Reputation:
I've never done searching from MYSQL before, but I need to implement a search. I have three tables: articles
, articles_tags
, and tags
.
The table articles
holds the first thing I would like to search on, the title
field.
The table articles_tags
is a pivot table which relates articles
and tags
together. articles_tags
has two fields, that are: articles_id
and tag_id
.
And, the table tags
holds the second thing I would like to search on, the name
field.
My problem is, I need a way to search the title
field, and each of the tags that relate to that article (tags.name
) and return a relevancy (or sort by relevancy) for the specific article.
What would be a good way to implement this? I'm pretty sure it can't be done from just one query so two queries, and then mixing
the relevancies together, would be ok.
Thanks.
Edit: Forgot to say, if I could give more weighting to matching a tag than matching a word in the title, that would be awesome. I'm not really asking for anyone to write the thing, but give me some direction. I'm a bit of a newbie in both PHP and MySQL.
Upvotes: 5
Views: 2894
Reputation: 475
This quick demo query is far from optimized but should be a good starting point
SELECT * FROM
(SELECT a.id, a.title,
MATCH (a.title) AGAINST ('$s_search_term') AS title_score,
SUM(MATCH (t.name) AGAINST ('$s_search_term')
) AS tag_score
FROM articles AS a
LEFT JOIN articles_tags AS at
ON a.id = at.article_id
LEFT JOIN tags AS t
ON t.id = at.tag_id
WHERE MATCH (a.title) AGAINST ('$s_search_term')

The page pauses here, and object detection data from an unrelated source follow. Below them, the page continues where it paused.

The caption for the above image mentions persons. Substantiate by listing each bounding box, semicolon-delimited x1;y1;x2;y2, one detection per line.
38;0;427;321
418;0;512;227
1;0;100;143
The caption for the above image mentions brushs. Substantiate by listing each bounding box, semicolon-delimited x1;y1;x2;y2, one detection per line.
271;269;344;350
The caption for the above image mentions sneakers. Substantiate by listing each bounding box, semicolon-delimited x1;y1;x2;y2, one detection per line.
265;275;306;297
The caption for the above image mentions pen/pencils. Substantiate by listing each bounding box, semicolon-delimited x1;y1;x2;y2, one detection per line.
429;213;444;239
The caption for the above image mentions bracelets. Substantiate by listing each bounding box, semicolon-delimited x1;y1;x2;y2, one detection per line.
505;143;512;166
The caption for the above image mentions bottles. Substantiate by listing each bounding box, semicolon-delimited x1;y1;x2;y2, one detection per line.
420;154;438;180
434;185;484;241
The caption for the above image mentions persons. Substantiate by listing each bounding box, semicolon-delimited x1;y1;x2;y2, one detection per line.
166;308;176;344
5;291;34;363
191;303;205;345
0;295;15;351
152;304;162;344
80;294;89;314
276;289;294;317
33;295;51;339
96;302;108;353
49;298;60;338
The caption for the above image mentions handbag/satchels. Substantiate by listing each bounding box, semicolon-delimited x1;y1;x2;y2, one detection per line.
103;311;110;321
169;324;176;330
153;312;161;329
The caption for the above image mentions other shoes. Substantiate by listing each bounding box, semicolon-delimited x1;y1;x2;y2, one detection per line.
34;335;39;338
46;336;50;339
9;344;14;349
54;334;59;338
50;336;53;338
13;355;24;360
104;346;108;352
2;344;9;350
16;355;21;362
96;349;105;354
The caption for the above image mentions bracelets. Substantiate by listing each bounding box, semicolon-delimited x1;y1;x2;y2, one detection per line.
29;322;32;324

OR MATCH (t.name) AGAINST ('$s_search_term')
GROUP BY a.id) AS table1
ORDER BY 2*tag_score + title_score DESC
You may want to normalize tag_score by dividing it by COUNT(t.id). Sorry but it's easier to give the query than to explain how to make it.
Upvotes: 0
Reputation: 13929
Is it worth at this time, recommending that you look at offloading the job of search to something that is actually written just for that purpose?
In our products, we use MySQL to store data, but index all of our data with Lucene (via Solr - but that's irrelevant).
It's worth giving it a look into, because it's relatively simple to set up, it's very powerful and it's a lot easier than trying to manipulate the database into doing what you want.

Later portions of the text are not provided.